Substitute $6.0\times {10}^{-6}\text{C}/\text{m}$ for $\lambda$, $8.85\times {10}^{-12}{\text{C}}^2/\text{N}\cdot {\text{m}}^2$ for ${\epsilon }_0$ and $\sqrt{{\left(0.15\text{m}\right)}^2+{\left(0.20\text{m}\right)}^2}$ for $r_L$ in equation (II).

    $\begin{array}{c}{E}_L=\frac{6.0\times {10}^{-6}\text{C}/\text{m}}{2\pi \left(8.85\times {10}^{-12}{\text{C}}^2/\text{N}\cdot {\text{m}}^2\right)\sqrt{{\left(0.15\text{m}\right)}^2+{\left(0.20\text{m}\right)}^2}}\\ =4.3\times {10}^5\text{N}/\text{C}\end{array}$

Substitute $0.15\text{m}$ for $r_R$ and $0.20\text{m}$ for $r_{LR}$ in equation (III).

    $\begin{array}{c}\theta ={\tan }^{-1}\frac{0.15\text{m}}{0.20\text{m}}\\ =36.9°\end{array}$

Substitute $4.3\times {10}^5\text{N}/\text{C}$ for $E_L$ and $36.9°$ for $\theta$ in equation (IV).

    $\begin{array}{c}{\overrightarrow{E}}_L=4.3\times {10}^5\text{N}/\text{C}\left(\cos 36.9°\widehat{i}+\sin 36.9°\widehat{j}\right)\\ =\left(3.4\times {10}^5\widehat{i}+2.6\times {10}^5\widehat{j}\right)\text{N}/\text{C}\end{array}$

Substitute $\left(3.4\times {10}^5\widehat{i}+2.6\times {10}^5\widehat{j}\right)\text{N}/\text{C}$ for ${\overrightarrow{E}}_L$ and $7.2\times {10}^5\widehat{j}\text{N}/\text{C}$ for ${\overrightarrow{E}}_R$ in equation (V).

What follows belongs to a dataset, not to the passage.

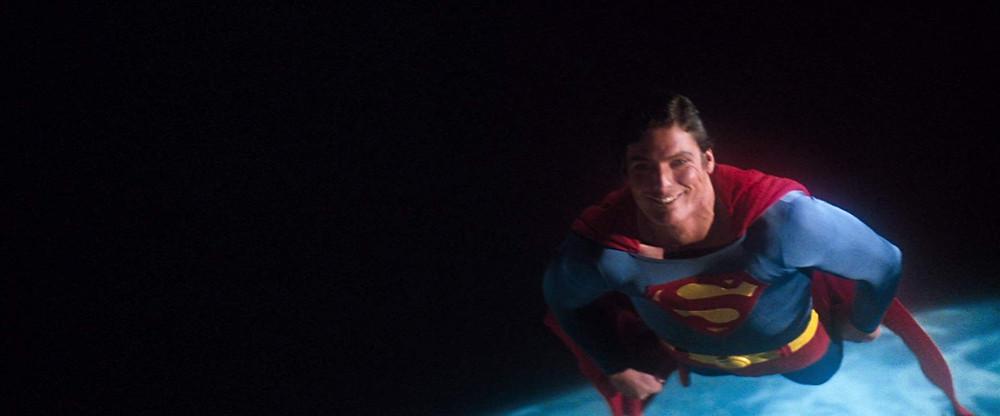 Christopher Reeve sorri em direção à câmera na cena final de Superman: O Filme (1978)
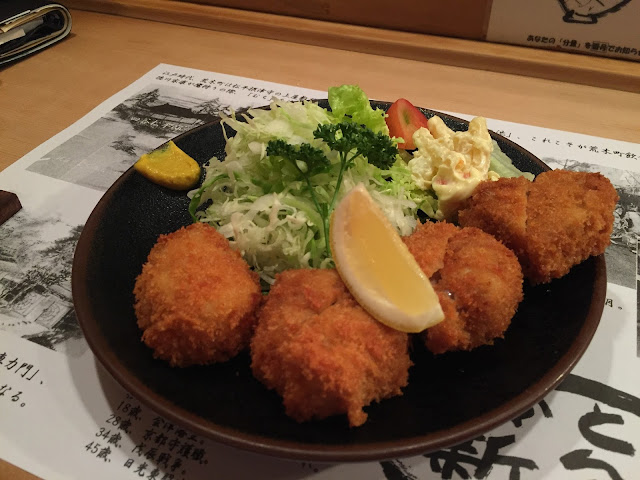 a photo of the best tonkatsu in tokyo with slice of lemon on top and fresh karashi mustard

    $\begin{array}{c}{\overrightarrow{E}}_{\text{tot}}=7.2\times {10}^5\widehat{j}\text{N}/\text{C}+\left(3.4\times {10}^5\widehat{i}+2.6\times {10}^5\widehat{j}\right)\text{N}/\text{C}\\ =\left(3.4\times {10}^5\widehat{i}+9.8\times {10}^5\widehat{j}\right)\text{N}/\text{C}\end{array}$

Substitute $3.4\times {10}^5\text{N}/\text{C}$ for $E_x$ and $9.8\times {10}^5\text{N}/\text{C}$ for $E_y$ in equation (VI).

    $\begin{array}{c}E=\sqrt{{\left(3.4\times {10}^5\text{N}/\text{C}\right)}^2+{\left(9.8\times {10}^5\text{N}/\text{C}\right)}^2}\\ =1.0\times {10}^6\text{N}/\text{C}\end{array}$

Substitute $3.4\times {10}^5\text{N}/\text{C}$ for $E_x$ and $9.8\times {10}^5\text{N}/\text{C}$ for $E_y$ in equation (VII).

    $\begin{array}{c}\phi ={\tan }^{-1}\frac{9.8\times {10}^5\text{N}/\text{C}}{3.4\times {10}^5\text{N}/\text{C}}\\ =71°\end{array}$

Therefore, the magnitude and direction of the net electric field at point $P$ a distance of $15.0\text{cm}$ directly above the right rod is $\underset{\_}{1.0\times {10}^6\text{N}/\text{C}}$ $\underset{\_}{71°}$ above the $x$ axis.